In When Growth Stalls, a really helpful article over at HBR, authors Olson, Van Bever, and Verry share some powerful ideas about how to examine your assumptions.  Here are two keys:

  • Leaders must bring the underlying assumptions that drive company strategy into line with the changes in the external environment.
  • Assumptions that a team has held the longest or the most deeply are the most likely to be its undoing.

So you know what I did the next time I went to the convenience store to buy a carton of milk?  That’s right.  I took out my glasses and read the expiration date before I took it to the counter.

Think you might need to take a look at the expiration date on your assumptions?
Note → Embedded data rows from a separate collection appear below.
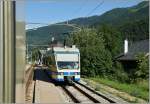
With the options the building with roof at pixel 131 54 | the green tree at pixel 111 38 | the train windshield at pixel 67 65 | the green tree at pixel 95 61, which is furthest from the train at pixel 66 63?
the green tree at pixel 111 38

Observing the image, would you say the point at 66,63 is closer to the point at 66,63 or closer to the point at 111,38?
the point at 66,63

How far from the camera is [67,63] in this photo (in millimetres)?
22969

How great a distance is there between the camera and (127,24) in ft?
298

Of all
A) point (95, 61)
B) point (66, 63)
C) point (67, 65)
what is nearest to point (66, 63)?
point (66, 63)

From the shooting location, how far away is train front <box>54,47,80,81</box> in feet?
74.1

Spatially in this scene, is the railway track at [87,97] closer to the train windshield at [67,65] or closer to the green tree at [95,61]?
the train windshield at [67,65]

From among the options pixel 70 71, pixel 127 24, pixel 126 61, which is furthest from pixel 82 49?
pixel 127 24

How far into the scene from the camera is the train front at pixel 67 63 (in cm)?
2259

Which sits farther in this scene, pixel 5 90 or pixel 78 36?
pixel 78 36

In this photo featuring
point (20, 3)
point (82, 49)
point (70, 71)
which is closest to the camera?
point (20, 3)

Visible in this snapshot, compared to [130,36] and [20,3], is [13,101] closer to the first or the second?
[20,3]

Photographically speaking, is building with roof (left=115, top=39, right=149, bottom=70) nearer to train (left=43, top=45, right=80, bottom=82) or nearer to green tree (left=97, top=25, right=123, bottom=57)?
green tree (left=97, top=25, right=123, bottom=57)

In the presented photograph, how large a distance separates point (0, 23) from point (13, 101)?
29 cm

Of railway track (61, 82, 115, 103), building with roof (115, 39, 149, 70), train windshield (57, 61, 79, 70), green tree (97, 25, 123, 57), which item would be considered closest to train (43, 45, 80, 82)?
train windshield (57, 61, 79, 70)
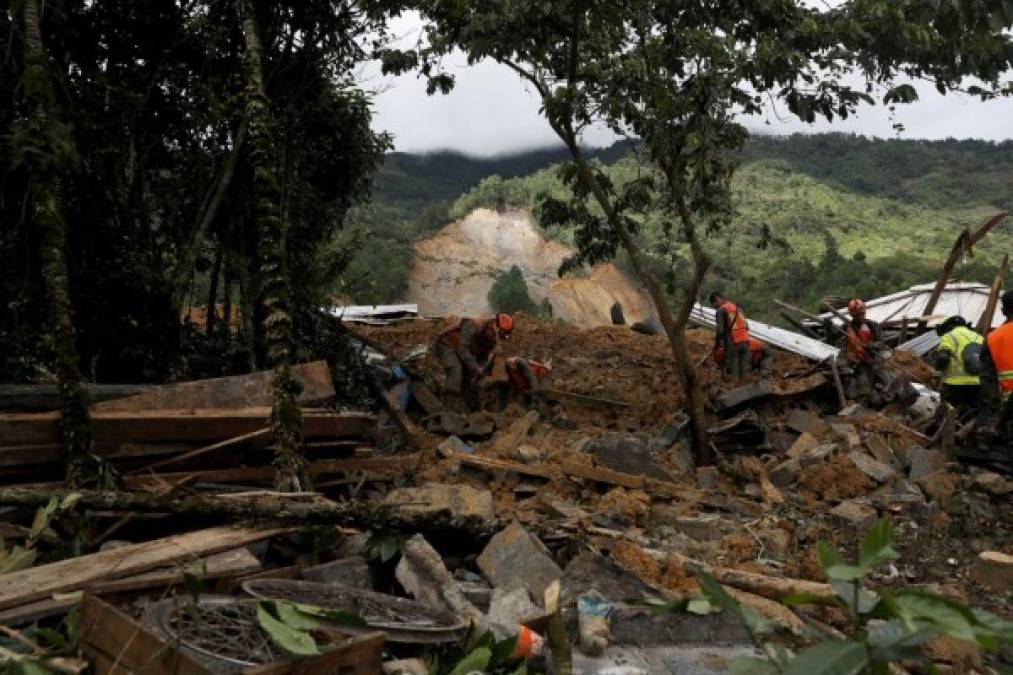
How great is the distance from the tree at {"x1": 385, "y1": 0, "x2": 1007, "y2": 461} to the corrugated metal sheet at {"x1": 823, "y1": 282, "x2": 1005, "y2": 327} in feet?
35.9

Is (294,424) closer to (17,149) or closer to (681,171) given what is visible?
(17,149)

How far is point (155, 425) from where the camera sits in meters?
4.95

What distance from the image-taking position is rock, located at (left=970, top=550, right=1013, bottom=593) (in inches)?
219

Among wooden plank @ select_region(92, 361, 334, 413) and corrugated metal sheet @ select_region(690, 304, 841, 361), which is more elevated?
wooden plank @ select_region(92, 361, 334, 413)

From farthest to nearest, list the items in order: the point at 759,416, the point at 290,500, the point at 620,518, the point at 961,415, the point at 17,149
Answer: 1. the point at 759,416
2. the point at 961,415
3. the point at 620,518
4. the point at 17,149
5. the point at 290,500

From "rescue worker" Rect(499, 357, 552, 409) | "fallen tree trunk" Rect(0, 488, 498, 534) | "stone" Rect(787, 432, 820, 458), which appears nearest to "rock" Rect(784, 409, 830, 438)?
"stone" Rect(787, 432, 820, 458)

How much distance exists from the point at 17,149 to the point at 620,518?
5051 mm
The Talk That Will Rattle Your Cage

I have certain tapes, CDs, podcasts, etc. that I must listen to periodically in order to stay on the right path strategically.  I found a new one last week and it is rattling my cage.  If you’re in this business to make a difference you have got to hear it.  It’s not free.  It’s $8.00.  But I’m betting you’ll get way more than your money’s worth.  You’ll find it right here.

Take Advantage of a Project Premortem

How often have you performed a "postmortem" on a project or strategy that has failed?  Ever tried a "premortem?"  Me either.  Sounds like a good idea though!  Here’s how it could work:

  1. Leader briefs the team on the project then announces that the project "has failed spectacularly."
  2. The team spends a few minutes writing down reasons for the project’s failure.
  3. Team members take turn reading one reason each until all the reasons are recorded.
  4. Project manager looks for ways to strengthen the plan.

Think that might help?  The idea come from Performing a Project Postmortem, an article by Gary Klein mentioned in When Growth Stalls (the article source for some work on assumptions by North Point and Andy Stanley).